- Stored data entries
------------------------

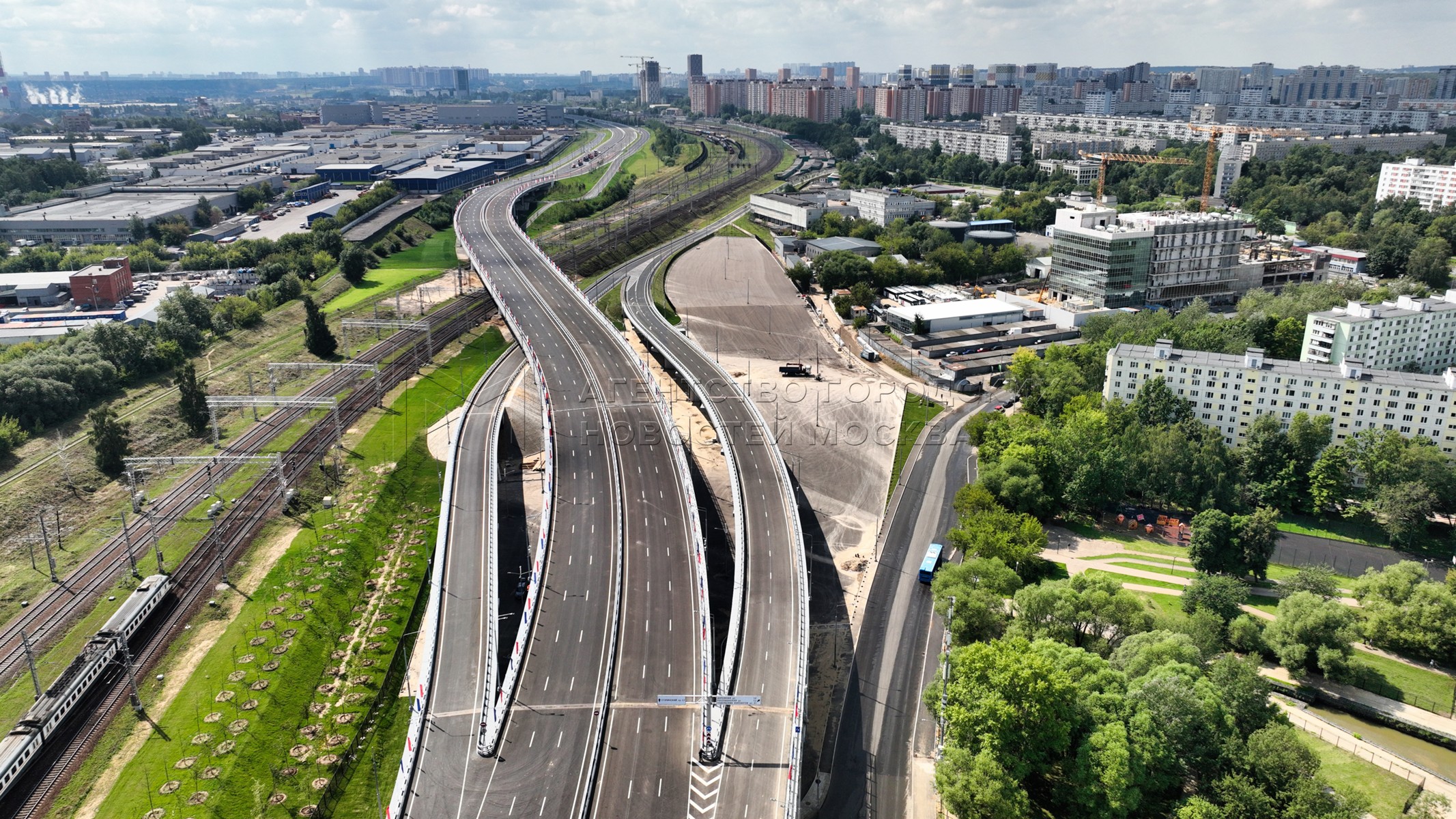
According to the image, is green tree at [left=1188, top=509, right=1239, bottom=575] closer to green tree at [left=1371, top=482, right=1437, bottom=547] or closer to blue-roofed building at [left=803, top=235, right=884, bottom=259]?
green tree at [left=1371, top=482, right=1437, bottom=547]

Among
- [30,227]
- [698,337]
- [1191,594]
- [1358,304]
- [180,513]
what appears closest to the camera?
[1191,594]

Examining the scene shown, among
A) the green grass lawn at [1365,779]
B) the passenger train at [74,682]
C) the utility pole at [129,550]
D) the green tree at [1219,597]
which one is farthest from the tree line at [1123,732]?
the utility pole at [129,550]

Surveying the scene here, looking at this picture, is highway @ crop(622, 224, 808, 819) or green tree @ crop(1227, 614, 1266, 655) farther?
green tree @ crop(1227, 614, 1266, 655)

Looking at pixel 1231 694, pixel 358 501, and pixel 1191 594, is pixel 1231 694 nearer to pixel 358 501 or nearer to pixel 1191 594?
pixel 1191 594

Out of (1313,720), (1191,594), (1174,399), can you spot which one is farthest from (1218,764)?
(1174,399)

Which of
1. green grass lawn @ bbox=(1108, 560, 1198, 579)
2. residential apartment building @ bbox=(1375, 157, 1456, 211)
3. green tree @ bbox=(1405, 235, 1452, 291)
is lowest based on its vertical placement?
green grass lawn @ bbox=(1108, 560, 1198, 579)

------------------------

- Required task
Copy out these lines again word for word, omitting the pictures.

- Task output
According to the image, is green tree at [left=1188, top=509, right=1239, bottom=575] closer to green tree at [left=1371, top=482, right=1437, bottom=547] or closer to blue-roofed building at [left=803, top=235, right=884, bottom=259]?
green tree at [left=1371, top=482, right=1437, bottom=547]

Among
- [30,227]
- [698,337]
- [1191,594]
- [1358,304]
- [180,513]
what appears closest to the camera?
[1191,594]

Examining the scene shown, among
A) the green grass lawn at [1365,779]
B) the passenger train at [74,682]
C) the utility pole at [129,550]
D) the green tree at [1219,597]
which one is farthest from the tree line at [1123,732]?
the utility pole at [129,550]

Surveying the scene here, looking at this picture, is highway @ crop(622, 224, 808, 819) or green tree @ crop(1227, 614, 1266, 655) farther?
green tree @ crop(1227, 614, 1266, 655)

Looking at pixel 1231 694, pixel 358 501, and pixel 1191 594, is pixel 1231 694 nearer to pixel 358 501 or nearer to pixel 1191 594?
pixel 1191 594

Out of (1313,720), (1191,594), (1174,399), can you spot which one is farthest from (1218,764)?
(1174,399)

Which of
1. green grass lawn @ bbox=(1108, 560, 1198, 579)
2. residential apartment building @ bbox=(1375, 157, 1456, 211)
3. green tree @ bbox=(1405, 235, 1452, 291)
is lowest based on its vertical placement?
green grass lawn @ bbox=(1108, 560, 1198, 579)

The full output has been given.